NY GOP Senator's Loss Has Party Infighting About Gay Nup Support
With news today that Stephen Saland, one of the four GOP New York State Senators to support marriage equality, had conceded his reelection campaign to Democrat Terry Gipson, only one of the aforementioned four GOP Senators is returning to Albany next month.
Saland and another both lost their fights, while the fourth retired. So, what does this mean for Republicans across the country who are on the fence about supporting marriage equality?
The New York Times tries to answer that very question in an article called "Costly Toll for Republicans Who Voted for Gay Marriage." Here's an excerpt:
Activists on both sides of the same-sex marriage issue nationwide had kept a close eye on the fate of the four New York Republicans, whose re-election battles were depicted as a de facto referendum on whether it was electorally safe for Republicans to support same-sex marriage.
The outcry against the Republicans had an awkward side effect — although conservatives contributed significantly to their fates, two of the three are being replaced by Democrats who support same-sex marriage.
But Michael R. Long, the chairman of the state’s Conservative Party said the races should amount to a wake-up call for Republicans.
“Principles matter,” Mr.

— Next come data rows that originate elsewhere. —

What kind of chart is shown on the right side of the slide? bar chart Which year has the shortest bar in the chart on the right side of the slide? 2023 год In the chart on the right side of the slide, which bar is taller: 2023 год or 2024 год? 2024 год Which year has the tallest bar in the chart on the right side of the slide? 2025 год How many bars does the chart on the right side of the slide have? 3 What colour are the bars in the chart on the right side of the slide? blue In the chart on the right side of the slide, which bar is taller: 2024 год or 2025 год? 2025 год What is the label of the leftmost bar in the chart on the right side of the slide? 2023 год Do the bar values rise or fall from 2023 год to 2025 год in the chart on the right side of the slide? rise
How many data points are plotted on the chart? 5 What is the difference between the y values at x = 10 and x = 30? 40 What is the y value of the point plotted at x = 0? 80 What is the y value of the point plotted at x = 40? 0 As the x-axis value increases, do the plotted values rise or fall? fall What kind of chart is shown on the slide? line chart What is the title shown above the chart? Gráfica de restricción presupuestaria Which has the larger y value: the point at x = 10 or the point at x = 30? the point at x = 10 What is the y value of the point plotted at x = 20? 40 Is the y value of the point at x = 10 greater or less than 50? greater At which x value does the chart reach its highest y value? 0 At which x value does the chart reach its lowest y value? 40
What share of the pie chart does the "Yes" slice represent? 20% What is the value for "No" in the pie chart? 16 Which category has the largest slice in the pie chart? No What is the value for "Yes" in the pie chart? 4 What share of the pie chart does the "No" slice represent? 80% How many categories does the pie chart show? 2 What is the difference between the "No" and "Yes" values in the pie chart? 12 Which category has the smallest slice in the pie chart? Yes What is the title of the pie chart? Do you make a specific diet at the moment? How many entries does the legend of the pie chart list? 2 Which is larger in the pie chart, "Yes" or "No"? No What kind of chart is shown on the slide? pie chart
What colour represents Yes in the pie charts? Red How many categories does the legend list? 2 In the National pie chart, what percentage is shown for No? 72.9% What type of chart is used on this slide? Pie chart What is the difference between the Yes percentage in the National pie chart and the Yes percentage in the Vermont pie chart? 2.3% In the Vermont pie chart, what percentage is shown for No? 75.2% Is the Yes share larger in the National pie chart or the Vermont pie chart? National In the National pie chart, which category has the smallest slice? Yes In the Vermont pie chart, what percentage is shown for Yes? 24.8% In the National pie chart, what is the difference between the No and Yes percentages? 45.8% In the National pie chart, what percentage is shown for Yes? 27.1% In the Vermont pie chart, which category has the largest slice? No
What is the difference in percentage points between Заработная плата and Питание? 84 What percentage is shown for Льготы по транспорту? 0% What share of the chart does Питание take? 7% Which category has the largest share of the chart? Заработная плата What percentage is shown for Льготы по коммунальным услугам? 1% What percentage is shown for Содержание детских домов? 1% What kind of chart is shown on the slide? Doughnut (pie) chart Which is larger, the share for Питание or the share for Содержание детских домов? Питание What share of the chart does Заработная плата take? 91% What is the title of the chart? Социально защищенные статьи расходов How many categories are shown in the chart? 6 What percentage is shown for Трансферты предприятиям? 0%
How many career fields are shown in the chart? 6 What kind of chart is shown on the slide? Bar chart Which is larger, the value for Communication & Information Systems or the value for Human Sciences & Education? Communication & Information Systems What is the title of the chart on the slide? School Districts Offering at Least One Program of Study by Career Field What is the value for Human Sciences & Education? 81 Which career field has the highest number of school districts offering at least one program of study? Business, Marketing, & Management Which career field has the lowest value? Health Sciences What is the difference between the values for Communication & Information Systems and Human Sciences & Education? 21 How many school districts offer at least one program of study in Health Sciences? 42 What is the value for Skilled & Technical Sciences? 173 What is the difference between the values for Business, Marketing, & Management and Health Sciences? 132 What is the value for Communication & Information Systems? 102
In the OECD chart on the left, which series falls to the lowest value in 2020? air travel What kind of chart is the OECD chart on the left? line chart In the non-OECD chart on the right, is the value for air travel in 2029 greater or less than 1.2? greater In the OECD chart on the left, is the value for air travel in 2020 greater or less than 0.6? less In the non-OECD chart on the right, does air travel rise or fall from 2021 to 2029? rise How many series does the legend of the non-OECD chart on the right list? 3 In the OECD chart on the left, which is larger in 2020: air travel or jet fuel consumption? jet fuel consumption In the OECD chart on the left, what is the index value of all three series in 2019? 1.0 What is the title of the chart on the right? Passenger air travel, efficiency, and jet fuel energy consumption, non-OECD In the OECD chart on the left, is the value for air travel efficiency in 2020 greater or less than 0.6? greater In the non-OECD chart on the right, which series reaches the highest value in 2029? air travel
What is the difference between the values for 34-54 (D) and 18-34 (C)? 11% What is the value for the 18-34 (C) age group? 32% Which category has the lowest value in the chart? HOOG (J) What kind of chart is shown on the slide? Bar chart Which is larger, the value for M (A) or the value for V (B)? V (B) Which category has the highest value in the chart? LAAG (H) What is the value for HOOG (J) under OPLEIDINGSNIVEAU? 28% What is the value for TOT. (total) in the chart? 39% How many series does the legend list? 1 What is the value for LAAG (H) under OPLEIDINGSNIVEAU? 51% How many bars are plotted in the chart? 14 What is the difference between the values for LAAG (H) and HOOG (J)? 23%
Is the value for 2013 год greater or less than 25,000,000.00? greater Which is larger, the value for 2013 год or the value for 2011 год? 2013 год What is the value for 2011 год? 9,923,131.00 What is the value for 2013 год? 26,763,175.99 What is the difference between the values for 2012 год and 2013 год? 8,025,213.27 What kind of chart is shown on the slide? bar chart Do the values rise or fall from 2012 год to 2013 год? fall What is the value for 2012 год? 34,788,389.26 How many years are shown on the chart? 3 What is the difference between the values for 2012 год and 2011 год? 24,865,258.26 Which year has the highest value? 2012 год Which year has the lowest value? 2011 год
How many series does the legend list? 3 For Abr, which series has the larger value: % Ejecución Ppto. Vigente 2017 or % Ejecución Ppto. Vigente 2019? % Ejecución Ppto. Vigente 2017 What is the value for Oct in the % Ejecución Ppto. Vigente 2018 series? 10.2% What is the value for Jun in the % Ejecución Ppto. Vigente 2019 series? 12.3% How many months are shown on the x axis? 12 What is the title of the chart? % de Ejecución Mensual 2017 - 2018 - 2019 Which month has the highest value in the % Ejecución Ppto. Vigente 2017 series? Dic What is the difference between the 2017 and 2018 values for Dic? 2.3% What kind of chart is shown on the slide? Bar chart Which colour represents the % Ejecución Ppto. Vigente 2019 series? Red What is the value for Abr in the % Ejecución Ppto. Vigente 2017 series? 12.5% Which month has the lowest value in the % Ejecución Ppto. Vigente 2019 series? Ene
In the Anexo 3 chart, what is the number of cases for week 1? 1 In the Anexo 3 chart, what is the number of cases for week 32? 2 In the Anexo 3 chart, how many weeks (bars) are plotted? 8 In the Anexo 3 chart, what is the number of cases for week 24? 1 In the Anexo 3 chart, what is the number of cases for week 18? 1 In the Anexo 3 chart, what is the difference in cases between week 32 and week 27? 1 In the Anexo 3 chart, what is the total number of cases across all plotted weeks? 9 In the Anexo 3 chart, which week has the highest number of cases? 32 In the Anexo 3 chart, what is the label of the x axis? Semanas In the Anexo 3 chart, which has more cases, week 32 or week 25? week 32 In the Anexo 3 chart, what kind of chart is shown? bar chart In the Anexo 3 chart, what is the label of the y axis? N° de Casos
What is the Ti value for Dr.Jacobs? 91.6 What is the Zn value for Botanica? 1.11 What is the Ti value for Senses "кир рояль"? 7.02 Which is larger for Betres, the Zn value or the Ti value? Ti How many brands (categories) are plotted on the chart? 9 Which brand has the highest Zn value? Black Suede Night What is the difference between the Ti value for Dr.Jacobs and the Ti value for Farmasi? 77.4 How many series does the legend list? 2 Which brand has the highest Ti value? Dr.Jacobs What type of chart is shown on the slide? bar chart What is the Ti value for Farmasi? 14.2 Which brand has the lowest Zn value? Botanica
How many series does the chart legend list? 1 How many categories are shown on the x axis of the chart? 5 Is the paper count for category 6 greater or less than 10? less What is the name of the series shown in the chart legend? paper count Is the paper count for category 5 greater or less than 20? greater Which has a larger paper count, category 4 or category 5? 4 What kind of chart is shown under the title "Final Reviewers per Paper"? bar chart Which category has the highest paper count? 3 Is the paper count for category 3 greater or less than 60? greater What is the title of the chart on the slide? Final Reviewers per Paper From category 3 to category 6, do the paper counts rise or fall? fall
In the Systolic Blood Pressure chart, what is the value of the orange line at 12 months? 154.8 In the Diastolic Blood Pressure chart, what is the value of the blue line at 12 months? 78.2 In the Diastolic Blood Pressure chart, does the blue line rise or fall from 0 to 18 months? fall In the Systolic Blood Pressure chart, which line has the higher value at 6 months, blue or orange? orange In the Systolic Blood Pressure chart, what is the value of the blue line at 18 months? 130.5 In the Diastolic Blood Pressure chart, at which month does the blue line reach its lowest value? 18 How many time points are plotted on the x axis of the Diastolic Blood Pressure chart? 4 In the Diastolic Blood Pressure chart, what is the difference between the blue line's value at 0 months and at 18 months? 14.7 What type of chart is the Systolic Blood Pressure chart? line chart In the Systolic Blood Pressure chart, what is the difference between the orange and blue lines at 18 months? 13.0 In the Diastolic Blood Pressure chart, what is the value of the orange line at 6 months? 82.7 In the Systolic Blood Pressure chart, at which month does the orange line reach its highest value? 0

Long said. “These guys were institutions. And I think their voters were upset and were tired of being taken advantage of.”
Gay-rights advocates on Thursday played down the significance of the election results, suggesting that, as with any local races, the outcomes were the result of a blend of factors.
For example... the senator who lost his primary, Roy J. McDonald of Saratoga County, emboldened his critics by saying that anyone upset with his position on the issue could “take the job and shove it."
But don't expect conservatives to accept that argument, no questions asked. One right wing activist, Rev. Jason J. McGuire from the group New Yorkers for Constitutional Freedoms, told the paper, "...Policies of appeasement always fail. And essentially that’s what they did: they caved to the governor and really more liberal-minded interests rather than their core constituency."